Transcribe every line of the records verbatim.

### Entries from a dataset
################
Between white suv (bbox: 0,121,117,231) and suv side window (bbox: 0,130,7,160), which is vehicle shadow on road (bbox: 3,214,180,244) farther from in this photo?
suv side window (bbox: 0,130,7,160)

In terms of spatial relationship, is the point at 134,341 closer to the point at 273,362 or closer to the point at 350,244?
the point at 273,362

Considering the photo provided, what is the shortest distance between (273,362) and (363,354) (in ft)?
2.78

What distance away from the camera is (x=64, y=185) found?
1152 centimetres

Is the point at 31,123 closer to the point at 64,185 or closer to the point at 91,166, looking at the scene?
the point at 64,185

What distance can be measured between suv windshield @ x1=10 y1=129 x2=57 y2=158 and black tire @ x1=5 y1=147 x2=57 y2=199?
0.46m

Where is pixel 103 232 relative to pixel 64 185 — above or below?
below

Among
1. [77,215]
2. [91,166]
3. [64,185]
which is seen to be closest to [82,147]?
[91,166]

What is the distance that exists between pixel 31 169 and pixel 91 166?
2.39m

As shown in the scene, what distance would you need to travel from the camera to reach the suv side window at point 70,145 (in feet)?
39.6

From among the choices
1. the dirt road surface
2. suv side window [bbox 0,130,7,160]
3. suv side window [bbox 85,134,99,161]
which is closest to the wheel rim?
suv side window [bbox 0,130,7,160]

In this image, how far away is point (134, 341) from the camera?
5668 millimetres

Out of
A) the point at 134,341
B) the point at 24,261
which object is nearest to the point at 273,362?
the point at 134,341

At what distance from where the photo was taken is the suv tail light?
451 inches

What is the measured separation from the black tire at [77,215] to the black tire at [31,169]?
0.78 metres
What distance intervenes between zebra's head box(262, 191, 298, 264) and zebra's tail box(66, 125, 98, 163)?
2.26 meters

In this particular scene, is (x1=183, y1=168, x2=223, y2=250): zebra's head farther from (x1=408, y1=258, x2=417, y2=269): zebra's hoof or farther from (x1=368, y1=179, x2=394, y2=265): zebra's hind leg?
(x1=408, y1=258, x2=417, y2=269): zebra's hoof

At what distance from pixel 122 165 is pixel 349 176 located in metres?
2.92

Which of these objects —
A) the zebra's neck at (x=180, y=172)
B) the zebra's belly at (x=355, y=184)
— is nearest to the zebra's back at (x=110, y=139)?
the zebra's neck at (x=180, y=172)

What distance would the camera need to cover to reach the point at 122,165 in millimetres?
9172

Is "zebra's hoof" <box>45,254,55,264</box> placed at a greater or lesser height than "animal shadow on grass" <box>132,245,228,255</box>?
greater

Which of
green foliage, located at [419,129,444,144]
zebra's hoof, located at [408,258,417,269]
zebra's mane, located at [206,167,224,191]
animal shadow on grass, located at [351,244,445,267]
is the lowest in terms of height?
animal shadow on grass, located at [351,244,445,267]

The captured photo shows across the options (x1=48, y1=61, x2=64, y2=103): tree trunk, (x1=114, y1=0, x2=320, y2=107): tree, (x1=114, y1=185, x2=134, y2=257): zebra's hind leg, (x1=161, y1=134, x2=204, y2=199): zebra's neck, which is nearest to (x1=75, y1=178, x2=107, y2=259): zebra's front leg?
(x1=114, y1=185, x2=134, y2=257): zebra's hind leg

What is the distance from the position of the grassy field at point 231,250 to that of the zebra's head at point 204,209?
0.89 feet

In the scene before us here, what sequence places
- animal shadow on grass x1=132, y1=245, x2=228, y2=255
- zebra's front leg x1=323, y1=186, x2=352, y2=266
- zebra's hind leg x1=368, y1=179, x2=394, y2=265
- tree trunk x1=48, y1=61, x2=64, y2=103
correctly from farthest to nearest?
################
### Correct output
Between white suv (bbox: 0,121,117,231) and suv side window (bbox: 0,130,7,160), which is vehicle shadow on road (bbox: 3,214,180,244) farther from in this photo?
suv side window (bbox: 0,130,7,160)

In terms of spatial relationship, is the point at 134,341 closer to the point at 273,362 or closer to the point at 350,244?
the point at 273,362

Considering the photo provided, what is the shortest distance between (273,362) and (363,354) (in ft)?
2.78

What distance away from the camera is (x=64, y=185) found?
1152 centimetres

Is the point at 31,123 closer to the point at 64,185 or closer to the point at 91,166, looking at the scene?
the point at 64,185

What distance can be measured between suv windshield @ x1=10 y1=129 x2=57 y2=158 and black tire @ x1=5 y1=147 x2=57 y2=199?
0.46m

Where is pixel 103 232 relative to pixel 64 185 — above or below?
below

Among
1. [77,215]
2. [91,166]
3. [64,185]
which is seen to be closest to [82,147]?
[91,166]

What is the distance that exists between pixel 31 169 and pixel 91 166?
2.39m

As shown in the scene, what distance would you need to travel from the camera to reach the suv side window at point 70,145 (in feet)?
39.6

From among the choices
1. the dirt road surface
2. suv side window [bbox 0,130,7,160]
3. suv side window [bbox 85,134,99,161]
which is closest to the wheel rim?
suv side window [bbox 0,130,7,160]

In this image, how far away is point (134, 341) from the camera?
5668 millimetres

Out of
A) the point at 134,341
B) the point at 24,261
which object is nearest to the point at 273,362?
the point at 134,341

At what distance from where the photo was taken is the suv tail light?
451 inches

What is the measured separation from the black tire at [77,215] to the black tire at [31,169]?
0.78 metres
What distance intervenes between zebra's head box(262, 191, 298, 264) and zebra's tail box(66, 125, 98, 163)?
2.26 meters

In this particular scene, is (x1=183, y1=168, x2=223, y2=250): zebra's head farther from (x1=408, y1=258, x2=417, y2=269): zebra's hoof or farther from (x1=368, y1=179, x2=394, y2=265): zebra's hind leg?
(x1=408, y1=258, x2=417, y2=269): zebra's hoof

At what distance from pixel 122 165 is pixel 349 176 located in metres?
2.92

Which of these objects —
A) the zebra's neck at (x=180, y=172)
B) the zebra's belly at (x=355, y=184)
— is nearest to the zebra's back at (x=110, y=139)?
the zebra's neck at (x=180, y=172)

What distance would the camera need to cover to reach the point at 122,165 in millimetres?
9172

Is "zebra's hoof" <box>45,254,55,264</box> placed at a greater or lesser height than "animal shadow on grass" <box>132,245,228,255</box>?
greater

Which of
green foliage, located at [419,129,444,144]
zebra's hoof, located at [408,258,417,269]
zebra's mane, located at [206,167,224,191]
animal shadow on grass, located at [351,244,445,267]
is the lowest in terms of height?
animal shadow on grass, located at [351,244,445,267]

The captured photo shows across the options (x1=48, y1=61, x2=64, y2=103): tree trunk, (x1=114, y1=0, x2=320, y2=107): tree, (x1=114, y1=185, x2=134, y2=257): zebra's hind leg, (x1=161, y1=134, x2=204, y2=199): zebra's neck, which is nearest to (x1=75, y1=178, x2=107, y2=259): zebra's front leg?
(x1=114, y1=185, x2=134, y2=257): zebra's hind leg

What is the distance from the position of the grassy field at point 231,250 to that of the zebra's head at point 204,209?
0.89 feet

In the scene before us here, what sequence places
- animal shadow on grass x1=132, y1=245, x2=228, y2=255
- zebra's front leg x1=323, y1=186, x2=352, y2=266
- zebra's hind leg x1=368, y1=179, x2=394, y2=265
- tree trunk x1=48, y1=61, x2=64, y2=103
correctly from farthest to nearest?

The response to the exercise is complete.